Reduced Ventricular Response Irregularity Is Associated With Increased Mortality in Patients With Chronic Atrial Fibrillation
Background—Variations in the ventricular response interval (VRI) during atrial fibrillation (AF) may be reduced in patients with adverse clinical outcomes. The properties of VRI dynamics associated with prognosis remain undetermined.

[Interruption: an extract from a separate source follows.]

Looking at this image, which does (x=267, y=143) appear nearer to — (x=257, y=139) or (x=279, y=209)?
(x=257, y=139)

Methods and Results—In 107 patients with chronic AF (age, 64±9 years), we analyzed a 24-hour ambulatory ECG for VRI variability (SD, SD of successive differences, and SD of 5-minute averages) and VRI irregularity (Shannon entropy of histogram, symbolic dynamics, and approximate entropy of beat-to-beat and minute-to-minute fluctuations [ApEnb-b and ApEnm-m]). During a follow-up period of 33±16 months, 18 patients died (17%), 9 from cardiac causes, 7 from fatal strokes, and 2 from malignancies. Reductions in all VRI variability and irregularity measures were associated with an increased risk for cardiac death but not for fatal stroke. A significant association with cardiac death was also found for ejection fraction (relative risk, 1.10; 95% confidence interval [CI], 1.04 to 1.17, per 1% decrement) and ischemic AF (relative risk, 6.52; 95% CI, 1.62 to 26.3). After adjustment for these clinical variables, all irregularity measures except symbolic dynamics had predictive value (relative risks [95% CIs] per 1SD decrement: Shannon entropy of histogram, 2.03 [1.14 to 3.61]; ApEnb-b, 1.72 [1.14 to 2.60]; and ApEnm-m, 1.90 [1.03 to 3.52]); however, the predictive power of variability measures was no longer significant. When the patients were stratified with the 33rd and 67th percentile values of ApEnb-b (1.83 and 1.94, respectively), the 5-year cardiac mortality rates for the upper, middle, and lower tertiles were 0%, 13%, and 43%, respectively (log-rank test, P=0.04).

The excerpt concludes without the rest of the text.